» WHAT YOU SHOULD DO: Emit the entire listing verbatim.
** MATERIAL FOR THIS TASK follows **
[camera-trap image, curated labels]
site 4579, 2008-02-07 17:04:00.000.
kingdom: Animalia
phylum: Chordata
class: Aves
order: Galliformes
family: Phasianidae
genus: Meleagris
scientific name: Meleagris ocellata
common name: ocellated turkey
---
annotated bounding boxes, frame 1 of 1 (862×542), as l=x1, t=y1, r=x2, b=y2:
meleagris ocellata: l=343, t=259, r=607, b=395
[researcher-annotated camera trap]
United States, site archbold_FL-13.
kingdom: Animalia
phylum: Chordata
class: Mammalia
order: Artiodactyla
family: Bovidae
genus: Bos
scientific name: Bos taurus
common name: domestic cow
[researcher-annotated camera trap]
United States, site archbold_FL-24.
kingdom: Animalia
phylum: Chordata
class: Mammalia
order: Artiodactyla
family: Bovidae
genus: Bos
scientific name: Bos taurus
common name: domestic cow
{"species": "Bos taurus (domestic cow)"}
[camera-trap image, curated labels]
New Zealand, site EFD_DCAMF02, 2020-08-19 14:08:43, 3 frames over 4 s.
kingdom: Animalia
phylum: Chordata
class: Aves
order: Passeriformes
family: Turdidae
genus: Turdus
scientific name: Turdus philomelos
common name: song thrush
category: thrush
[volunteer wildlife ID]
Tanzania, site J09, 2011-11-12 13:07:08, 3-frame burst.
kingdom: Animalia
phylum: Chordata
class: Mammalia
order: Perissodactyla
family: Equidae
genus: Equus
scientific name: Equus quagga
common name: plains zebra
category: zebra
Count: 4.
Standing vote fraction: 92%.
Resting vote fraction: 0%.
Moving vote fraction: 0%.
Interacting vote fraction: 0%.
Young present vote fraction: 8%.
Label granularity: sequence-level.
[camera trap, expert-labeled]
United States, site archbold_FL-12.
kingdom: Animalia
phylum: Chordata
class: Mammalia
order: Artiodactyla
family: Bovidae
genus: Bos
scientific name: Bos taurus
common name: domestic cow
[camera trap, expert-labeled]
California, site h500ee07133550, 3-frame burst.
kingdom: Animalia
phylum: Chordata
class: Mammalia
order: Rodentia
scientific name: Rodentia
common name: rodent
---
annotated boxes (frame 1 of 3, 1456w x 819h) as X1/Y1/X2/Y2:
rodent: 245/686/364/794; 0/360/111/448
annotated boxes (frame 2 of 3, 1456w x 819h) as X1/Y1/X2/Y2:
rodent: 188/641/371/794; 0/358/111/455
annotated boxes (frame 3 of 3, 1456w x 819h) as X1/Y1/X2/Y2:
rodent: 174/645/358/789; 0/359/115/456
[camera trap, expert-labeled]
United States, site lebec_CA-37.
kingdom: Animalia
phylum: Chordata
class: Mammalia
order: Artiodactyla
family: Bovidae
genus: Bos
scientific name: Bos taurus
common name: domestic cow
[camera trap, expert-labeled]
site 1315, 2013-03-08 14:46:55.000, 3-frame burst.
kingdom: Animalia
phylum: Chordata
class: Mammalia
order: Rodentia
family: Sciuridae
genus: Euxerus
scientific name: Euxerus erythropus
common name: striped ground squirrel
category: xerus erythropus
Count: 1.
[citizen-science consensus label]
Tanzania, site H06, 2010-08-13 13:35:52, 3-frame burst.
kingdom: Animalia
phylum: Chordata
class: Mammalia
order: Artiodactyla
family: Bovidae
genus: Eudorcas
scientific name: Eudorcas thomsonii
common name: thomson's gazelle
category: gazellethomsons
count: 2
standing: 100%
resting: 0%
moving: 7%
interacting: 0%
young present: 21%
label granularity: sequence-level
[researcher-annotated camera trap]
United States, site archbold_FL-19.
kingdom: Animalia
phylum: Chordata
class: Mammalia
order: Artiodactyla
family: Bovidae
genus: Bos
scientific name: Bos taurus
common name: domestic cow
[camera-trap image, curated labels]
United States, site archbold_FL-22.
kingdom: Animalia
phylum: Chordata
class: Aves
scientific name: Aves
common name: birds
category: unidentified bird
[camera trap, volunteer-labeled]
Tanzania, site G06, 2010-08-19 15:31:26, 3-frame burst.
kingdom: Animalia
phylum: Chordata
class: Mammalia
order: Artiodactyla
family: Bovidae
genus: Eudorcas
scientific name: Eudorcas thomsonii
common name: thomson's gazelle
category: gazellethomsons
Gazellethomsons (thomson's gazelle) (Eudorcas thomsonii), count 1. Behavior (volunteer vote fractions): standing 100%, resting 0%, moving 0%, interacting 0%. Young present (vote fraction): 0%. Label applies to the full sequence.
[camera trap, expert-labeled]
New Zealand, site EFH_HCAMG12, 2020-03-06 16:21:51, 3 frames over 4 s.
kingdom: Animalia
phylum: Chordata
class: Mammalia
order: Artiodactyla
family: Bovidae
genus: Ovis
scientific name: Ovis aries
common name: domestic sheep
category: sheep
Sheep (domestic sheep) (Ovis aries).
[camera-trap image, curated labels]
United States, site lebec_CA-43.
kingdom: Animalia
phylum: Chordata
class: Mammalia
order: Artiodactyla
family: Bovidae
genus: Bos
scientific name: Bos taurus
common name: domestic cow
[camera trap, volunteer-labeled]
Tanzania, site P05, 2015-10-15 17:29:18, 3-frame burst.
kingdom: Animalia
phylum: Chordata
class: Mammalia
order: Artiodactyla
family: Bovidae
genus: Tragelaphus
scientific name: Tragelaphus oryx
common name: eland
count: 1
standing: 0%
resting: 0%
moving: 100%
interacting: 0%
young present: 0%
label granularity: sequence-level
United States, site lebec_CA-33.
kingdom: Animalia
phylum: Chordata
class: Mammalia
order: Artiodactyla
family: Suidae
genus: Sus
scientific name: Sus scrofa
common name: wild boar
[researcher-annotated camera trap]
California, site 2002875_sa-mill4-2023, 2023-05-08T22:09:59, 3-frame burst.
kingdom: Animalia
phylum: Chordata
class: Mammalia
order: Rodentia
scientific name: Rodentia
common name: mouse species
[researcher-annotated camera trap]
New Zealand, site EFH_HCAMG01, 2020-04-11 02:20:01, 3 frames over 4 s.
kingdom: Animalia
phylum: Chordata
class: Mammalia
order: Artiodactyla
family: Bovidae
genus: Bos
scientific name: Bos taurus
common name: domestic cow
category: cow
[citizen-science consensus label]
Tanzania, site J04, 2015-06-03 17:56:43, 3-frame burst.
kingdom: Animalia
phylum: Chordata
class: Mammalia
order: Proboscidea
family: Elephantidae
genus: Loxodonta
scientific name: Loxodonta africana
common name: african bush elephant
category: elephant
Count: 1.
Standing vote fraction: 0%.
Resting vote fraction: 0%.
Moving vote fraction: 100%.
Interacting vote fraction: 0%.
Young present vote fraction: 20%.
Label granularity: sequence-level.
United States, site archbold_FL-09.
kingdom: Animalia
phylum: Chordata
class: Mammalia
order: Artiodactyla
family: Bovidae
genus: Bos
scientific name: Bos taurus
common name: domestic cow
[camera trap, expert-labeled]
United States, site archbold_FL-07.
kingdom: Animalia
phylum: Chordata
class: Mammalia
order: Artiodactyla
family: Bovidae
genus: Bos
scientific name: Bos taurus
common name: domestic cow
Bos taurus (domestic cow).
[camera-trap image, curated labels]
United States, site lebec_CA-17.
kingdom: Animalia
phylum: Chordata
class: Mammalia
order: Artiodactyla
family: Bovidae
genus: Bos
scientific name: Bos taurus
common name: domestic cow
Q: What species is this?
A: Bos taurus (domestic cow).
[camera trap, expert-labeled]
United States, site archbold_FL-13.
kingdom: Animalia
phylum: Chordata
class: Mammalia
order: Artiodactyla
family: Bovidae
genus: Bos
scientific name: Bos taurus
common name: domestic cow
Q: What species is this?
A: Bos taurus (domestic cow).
** End of MATERIAL FOR THIS TASK **
» ANSWER SECTION:
[camera-trap image, curated labels]
site 4579, 2008-02-07 17:04:00.000.
kingdom: Animalia
phylum: Chordata
class: Aves
order: Galliformes
family: Phasianidae
genus: Meleagris
scientific name: Meleagris ocellata
common name: ocellated turkey
---
annotated bounding boxes, frame 1 of 1 (862×542), as l=x1, t=y1, r=x2, b=y2:
meleagris ocellata: l=343, t=259, r=607, b=395
[researcher-annotated camera trap]
United States, site archbold_FL-13.
kingdom: Animalia
phylum: Chordata
class: Mammalia
order: Artiodactyla
family: Bovidae
genus: Bos
scientific name: Bos taurus
common name: domestic cow
[researcher-annotated camera trap]
United States, site archbold_FL-24.
kingdom: Animalia
phylum: Chordata
class: Mammalia
order: Artiodactyla
family: Bovidae
genus: Bos
scientific name: Bos taurus
common name: domestic cow
{"species": "Bos taurus (domestic cow)"}
[camera-trap image, curated labels]
New Zealand, site EFD_DCAMF02, 2020-08-19 14:08:43, 3 frames over 4 s.
kingdom: Animalia
phylum: Chordata
class: Aves
order: Passeriformes
family: Turdidae
genus: Turdus
scientific name: Turdus philomelos
common name: song thrush
category: thrush
[volunteer wildlife ID]
Tanzania, site J09, 2011-11-12 13:07:08, 3-frame burst.
kingdom: Animalia
phylum: Chordata
class: Mammalia
order: Perissodactyla
family: Equidae
genus: Equus
scientific name: Equus quagga
common name: plains zebra
category: zebra
Count: 4.
Standing vote fraction: 92%.
Resting vote fraction: 0%.
Moving vote fraction: 0%.
Interacting vote fraction: 0%.
Young present vote fraction: 8%.
Label granularity: sequence-level.
[camera trap, expert-labeled]
United States, site archbold_FL-12.
kingdom: Animalia
phylum: Chordata
class: Mammalia
order: Artiodactyla
family: Bovidae
genus: Bos
scientific name: Bos taurus
common name: domestic cow
[camera trap, expert-labeled]
California, site h500ee07133550, 3-frame burst.
kingdom: Animalia
phylum: Chordata
class: Mammalia
order: Rodentia
scientific name: Rodentia
common name: rodent
---
annotated boxes (frame 1 of 3, 1456w x 819h) as X1/Y1/X2/Y2:
rodent: 245/686/364/794; 0/360/111/448
annotated boxes (frame 2 of 3, 1456w x 819h) as X1/Y1/X2/Y2:
rodent: 188/641/371/794; 0/358/111/455
annotated boxes (frame 3 of 3, 1456w x 819h) as X1/Y1/X2/Y2:
rodent: 174/645/358/789; 0/359/115/456
[camera trap, expert-labeled]
United States, site lebec_CA-37.
kingdom: Animalia
phylum: Chordata
class: Mammalia
order: Artiodactyla
family: Bovidae
genus: Bos
scientific name: Bos taurus
common name: domestic cow
[camera trap, expert-labeled]
site 1315, 2013-03-08 14:46:55.000, 3-frame burst.
kingdom: Animalia
phylum: Chordata
class: Mammalia
order: Rodentia
family: Sciuridae
genus: Euxerus
scientific name: Euxerus erythropus
common name: striped ground squirrel
category: xerus erythropus
Count: 1.
[citizen-science consensus label]
Tanzania, site H06, 2010-08-13 13:35:52, 3-frame burst.
kingdom: Animalia
phylum: Chordata
class: Mammalia
order: Artiodactyla
family: Bovidae
genus: Eudorcas
scientific name: Eudorcas thomsonii
common name: thomson's gazelle
category: gazellethomsons
count: 2
standing: 100%
resting: 0%
moving: 7%
interacting: 0%
young present: 21%
label granularity: sequence-level
[researcher-annotated camera trap]
United States, site archbold_FL-19.
kingdom: Animalia
phylum: Chordata
class: Mammalia
order: Artiodactyla
family: Bovidae
genus: Bos
scientific name: Bos taurus
common name: domestic cow
[camera-trap image, curated labels]
United States, site archbold_FL-22.
kingdom: Animalia
phylum: Chordata
class: Aves
scientific name: Aves
common name: birds
category: unidentified bird
[camera trap, volunteer-labeled]
Tanzania, site G06, 2010-08-19 15:31:26, 3-frame burst.
kingdom: Animalia
phylum: Chordata
class: Mammalia
order: Artiodactyla
family: Bovidae
genus: Eudorcas
scientific name: Eudorcas thomsonii
common name: thomson's gazelle
category: gazellethomsons
Gazellethomsons (thomson's gazelle) (Eudorcas thomsonii), count 1. Behavior (volunteer vote fractions): standing 100%, resting 0%, moving 0%, interacting 0%. Young present (vote fraction): 0%. Label applies to the full sequence.
[camera trap, expert-labeled]
New Zealand, site EFH_HCAMG12, 2020-03-06 16:21:51, 3 frames over 4 s.
kingdom: Animalia
phylum: Chordata
class: Mammalia
order: Artiodactyla
family: Bovidae
genus: Ovis
scientific name: Ovis aries
common name: domestic sheep
category: sheep
Sheep (domestic sheep) (Ovis aries).
[camera-trap image, curated labels]
United States, site lebec_CA-43.
kingdom: Animalia
phylum: Chordata
class: Mammalia
order: Artiodactyla
family: Bovidae
genus: Bos
scientific name: Bos taurus
common name: domestic cow
[camera trap, volunteer-labeled]
Tanzania, site P05, 2015-10-15 17:29:18, 3-frame burst.
kingdom: Animalia
phylum: Chordata
class: Mammalia
order: Artiodactyla
family: Bovidae
genus: Tragelaphus
scientific name: Tragelaphus oryx
common name: eland
count: 1
standing: 0%
resting: 0%
moving: 100%
interacting: 0%
young present: 0%
label granularity: sequence-level
United States, site lebec_CA-33.
kingdom: Animalia
phylum: Chordata
class: Mammalia
order: Artiodactyla
family: Suidae
genus: Sus
scientific name: Sus scrofa
common name: wild boar
[researcher-annotated camera trap]
California, site 2002875_sa-mill4-2023, 2023-05-08T22:09:59, 3-frame burst.
kingdom: Animalia
phylum: Chordata
class: Mammalia
order: Rodentia
scientific name: Rodentia
common name: mouse species
[researcher-annotated camera trap]
New Zealand, site EFH_HCAMG01, 2020-04-11 02:20:01, 3 frames over 4 s.
kingdom: Animalia
phylum: Chordata
class: Mammalia
order: Artiodactyla
family: Bovidae
genus: Bos
scientific name: Bos taurus
common name: domestic cow
category: cow
[citizen-science consensus label]
Tanzania, site J04, 2015-06-03 17:56:43, 3-frame burst.
kingdom: Animalia
phylum: Chordata
class: Mammalia
order: Proboscidea
family: Elephantidae
genus: Loxodonta
scientific name: Loxodonta africana
common name: african bush elephant
category: elephant
Count: 1.
Standing vote fraction: 0%.
Resting vote fraction: 0%.
Moving vote fraction: 100%.
Interacting vote fraction: 0%.
Young present vote fraction: 20%.
Label granularity: sequence-level.
United States, site archbold_FL-09.
kingdom: Animalia
phylum: Chordata
class: Mammalia
order: Artiodactyla
family: Bovidae
genus: Bos
scientific name: Bos taurus
common name: domestic cow
[camera trap, expert-labeled]
United States, site archbold_FL-07.
kingdom: Animalia
phylum: Chordata
class: Mammalia
order: Artiodactyla
family: Bovidae
genus: Bos
scientific name: Bos taurus
common name: domestic cow
Bos taurus (domestic cow).
[camera-trap image, curated labels]
United States, site lebec_CA-17.
kingdom: Animalia
phylum: Chordata
class: Mammalia
order: Artiodactyla
family: Bovidae
genus: Bos
scientific name: Bos taurus
common name: domestic cow
Q: What species is this?
A: Bos taurus (domestic cow).
[camera trap, expert-labeled]
United States, site archbold_FL-13.
kingdom: Animalia
phylum: Chordata
class: Mammalia
order: Artiodactyla
family: Bovidae
genus: Bos
scientific name: Bos taurus
common name: domestic cow
Q: What species is this?
A: Bos taurus (domestic cow).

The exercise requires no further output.